▶ **What to work on**: Please return every line of the listing. Keep each one exact.

▶ **Data excerpts**:
══════════════════════════════

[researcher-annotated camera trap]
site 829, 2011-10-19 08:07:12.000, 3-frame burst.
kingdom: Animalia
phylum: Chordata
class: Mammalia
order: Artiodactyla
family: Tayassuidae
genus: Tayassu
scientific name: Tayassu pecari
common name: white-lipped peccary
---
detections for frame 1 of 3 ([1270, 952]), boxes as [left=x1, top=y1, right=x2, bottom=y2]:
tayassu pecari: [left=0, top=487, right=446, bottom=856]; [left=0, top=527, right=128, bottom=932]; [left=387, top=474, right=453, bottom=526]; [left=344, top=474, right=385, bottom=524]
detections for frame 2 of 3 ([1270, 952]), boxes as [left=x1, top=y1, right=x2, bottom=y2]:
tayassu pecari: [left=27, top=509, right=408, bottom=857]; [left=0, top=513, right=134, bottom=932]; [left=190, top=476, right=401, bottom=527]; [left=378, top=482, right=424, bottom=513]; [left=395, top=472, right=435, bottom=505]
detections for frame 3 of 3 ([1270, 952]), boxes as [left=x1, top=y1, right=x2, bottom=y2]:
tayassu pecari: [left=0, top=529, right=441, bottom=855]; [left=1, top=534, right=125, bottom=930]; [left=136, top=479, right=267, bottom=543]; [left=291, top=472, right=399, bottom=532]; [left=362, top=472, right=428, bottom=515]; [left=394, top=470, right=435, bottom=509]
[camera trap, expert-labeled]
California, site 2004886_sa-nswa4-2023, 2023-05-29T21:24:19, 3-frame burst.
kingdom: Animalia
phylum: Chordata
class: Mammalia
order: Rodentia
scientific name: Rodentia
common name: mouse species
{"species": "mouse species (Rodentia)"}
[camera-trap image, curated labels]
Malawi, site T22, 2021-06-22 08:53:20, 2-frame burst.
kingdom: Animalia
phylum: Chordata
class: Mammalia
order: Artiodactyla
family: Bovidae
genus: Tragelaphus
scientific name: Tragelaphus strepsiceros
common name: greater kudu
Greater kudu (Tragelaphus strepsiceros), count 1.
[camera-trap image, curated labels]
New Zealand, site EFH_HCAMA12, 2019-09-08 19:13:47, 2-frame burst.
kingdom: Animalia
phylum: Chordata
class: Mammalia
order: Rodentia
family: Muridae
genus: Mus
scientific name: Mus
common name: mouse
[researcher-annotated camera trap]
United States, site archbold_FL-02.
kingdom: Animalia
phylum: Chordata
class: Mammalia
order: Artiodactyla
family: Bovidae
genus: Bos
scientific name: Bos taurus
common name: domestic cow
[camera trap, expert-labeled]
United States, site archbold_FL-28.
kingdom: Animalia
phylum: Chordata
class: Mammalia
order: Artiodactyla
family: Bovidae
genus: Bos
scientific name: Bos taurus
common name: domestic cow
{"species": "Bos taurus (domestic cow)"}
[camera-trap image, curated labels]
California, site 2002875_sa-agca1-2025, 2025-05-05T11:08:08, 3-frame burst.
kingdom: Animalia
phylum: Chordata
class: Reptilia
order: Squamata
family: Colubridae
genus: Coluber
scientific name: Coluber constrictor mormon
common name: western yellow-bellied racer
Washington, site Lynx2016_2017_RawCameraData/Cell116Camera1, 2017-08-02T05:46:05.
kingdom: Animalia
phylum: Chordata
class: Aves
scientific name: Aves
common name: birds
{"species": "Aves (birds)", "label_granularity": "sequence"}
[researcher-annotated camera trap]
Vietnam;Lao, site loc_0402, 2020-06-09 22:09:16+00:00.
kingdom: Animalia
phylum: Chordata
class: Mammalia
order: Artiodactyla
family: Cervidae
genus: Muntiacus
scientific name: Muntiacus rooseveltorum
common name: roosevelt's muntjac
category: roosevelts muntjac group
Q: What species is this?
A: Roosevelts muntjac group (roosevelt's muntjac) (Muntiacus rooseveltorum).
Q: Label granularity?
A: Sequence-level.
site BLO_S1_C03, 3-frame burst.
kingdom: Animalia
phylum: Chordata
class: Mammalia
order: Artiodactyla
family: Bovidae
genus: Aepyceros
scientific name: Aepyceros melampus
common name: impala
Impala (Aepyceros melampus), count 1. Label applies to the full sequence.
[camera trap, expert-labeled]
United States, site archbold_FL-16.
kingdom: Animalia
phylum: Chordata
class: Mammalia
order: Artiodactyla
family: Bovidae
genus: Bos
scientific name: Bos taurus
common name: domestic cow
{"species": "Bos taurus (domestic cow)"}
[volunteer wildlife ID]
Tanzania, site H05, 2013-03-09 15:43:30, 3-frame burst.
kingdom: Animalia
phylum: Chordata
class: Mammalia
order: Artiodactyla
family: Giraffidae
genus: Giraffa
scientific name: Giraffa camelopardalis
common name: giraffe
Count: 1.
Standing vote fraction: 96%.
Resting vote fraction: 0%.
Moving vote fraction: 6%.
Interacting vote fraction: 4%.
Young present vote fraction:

══════════════════════════════

▶ **Written answer**:
[researcher-annotated camera trap]
site 829, 2011-10-19 08:07:12.000, 3-frame burst.
kingdom: Animalia
phylum: Chordata
class: Mammalia
order: Artiodactyla
family: Tayassuidae
genus: Tayassu
scientific name: Tayassu pecari
common name: white-lipped peccary
---
detections for frame 1 of 3 ([1270, 952]), boxes as [left=x1, top=y1, right=x2, bottom=y2]:
tayassu pecari: [left=0, top=487, right=446, bottom=856]; [left=0, top=527, right=128, bottom=932]; [left=387, top=474, right=453, bottom=526]; [left=344, top=474, right=385, bottom=524]
detections for frame 2 of 3 ([1270, 952]), boxes as [left=x1, top=y1, right=x2, bottom=y2]:
tayassu pecari: [left=27, top=509, right=408, bottom=857]; [left=0, top=513, right=134, bottom=932]; [left=190, top=476, right=401, bottom=527]; [left=378, top=482, right=424, bottom=513]; [left=395, top=472, right=435, bottom=505]
detections for frame 3 of 3 ([1270, 952]), boxes as [left=x1, top=y1, right=x2, bottom=y2]:
tayassu pecari: [left=0, top=529, right=441, bottom=855]; [left=1, top=534, right=125, bottom=930]; [left=136, top=479, right=267, bottom=543]; [left=291, top=472, right=399, bottom=532]; [left=362, top=472, right=428, bottom=515]; [left=394, top=470, right=435, bottom=509]
[camera trap, expert-labeled]
California, site 2004886_sa-nswa4-2023, 2023-05-29T21:24:19, 3-frame burst.
kingdom: Animalia
phylum: Chordata
class: Mammalia
order: Rodentia
scientific name: Rodentia
common name: mouse species
{"species": "mouse species (Rodentia)"}
[camera-trap image, curated labels]
Malawi, site T22, 2021-06-22 08:53:20, 2-frame burst.
kingdom: Animalia
phylum: Chordata
class: Mammalia
order: Artiodactyla
family: Bovidae
genus: Tragelaphus
scientific name: Tragelaphus strepsiceros
common name: greater kudu
Greater kudu (Tragelaphus strepsiceros), count 1.
[camera-trap image, curated labels]
New Zealand, site EFH_HCAMA12, 2019-09-08 19:13:47, 2-frame burst.
kingdom: Animalia
phylum: Chordata
class: Mammalia
order: Rodentia
family: Muridae
genus: Mus
scientific name: Mus
common name: mouse
[researcher-annotated camera trap]
United States, site archbold_FL-02.
kingdom: Animalia
phylum: Chordata
class: Mammalia
order: Artiodactyla
family: Bovidae
genus: Bos
scientific name: Bos taurus
common name: domestic cow
[camera trap, expert-labeled]
United States, site archbold_FL-28.
kingdom: Animalia
phylum: Chordata
class: Mammalia
order: Artiodactyla
family: Bovidae
genus: Bos
scientific name: Bos taurus
common name: domestic cow
{"species": "Bos taurus (domestic cow)"}
[camera-trap image, curated labels]
California, site 2002875_sa-agca1-2025, 2025-05-05T11:08:08, 3-frame burst.
kingdom: Animalia
phylum: Chordata
class: Reptilia
order: Squamata
family: Colubridae
genus: Coluber
scientific name: Coluber constrictor mormon
common name: western yellow-bellied racer
Washington, site Lynx2016_2017_RawCameraData/Cell116Camera1, 2017-08-02T05:46:05.
kingdom: Animalia
phylum: Chordata
class: Aves
scientific name: Aves
common name: birds
{"species": "Aves (birds)", "label_granularity": "sequence"}
[researcher-annotated camera trap]
Vietnam;Lao, site loc_0402, 2020-06-09 22:09:16+00:00.
kingdom: Animalia
phylum: Chordata
class: Mammalia
order: Artiodactyla
family: Cervidae
genus: Muntiacus
scientific name: Muntiacus rooseveltorum
common name: roosevelt's muntjac
category: roosevelts muntjac group
Q: What species is this?
A: Roosevelts muntjac group (roosevelt's muntjac) (Muntiacus rooseveltorum).
Q: Label granularity?
A: Sequence-level.
site BLO_S1_C03, 3-frame burst.
kingdom: Animalia
phylum: Chordata
class: Mammalia
order: Artiodactyla
family: Bovidae
genus: Aepyceros
scientific name: Aepyceros melampus
common name: impala
Impala (Aepyceros melampus), count 1. Label applies to the full sequence.
[camera trap, expert-labeled]
United States, site archbold_FL-16.
kingdom: Animalia
phylum: Chordata
class: Mammalia
order: Artiodactyla
family: Bovidae
genus: Bos
scientific name: Bos taurus
common name: domestic cow
{"species": "Bos taurus (domestic cow)"}
[volunteer wildlife ID]
Tanzania, site H05, 2013-03-09 15:43:30, 3-frame burst.
kingdom: Animalia
phylum: Chordata
class: Mammalia
order: Artiodactyla
family: Giraffidae
genus: Giraffa
scientific name: Giraffa camelopardalis
common name: giraffe
Count: 1.
Standing vote fraction: 96%.
Resting vote fraction: 0%.
Moving vote fraction: 6%.
Interacting vote fraction: 4%.
Young present vote fraction:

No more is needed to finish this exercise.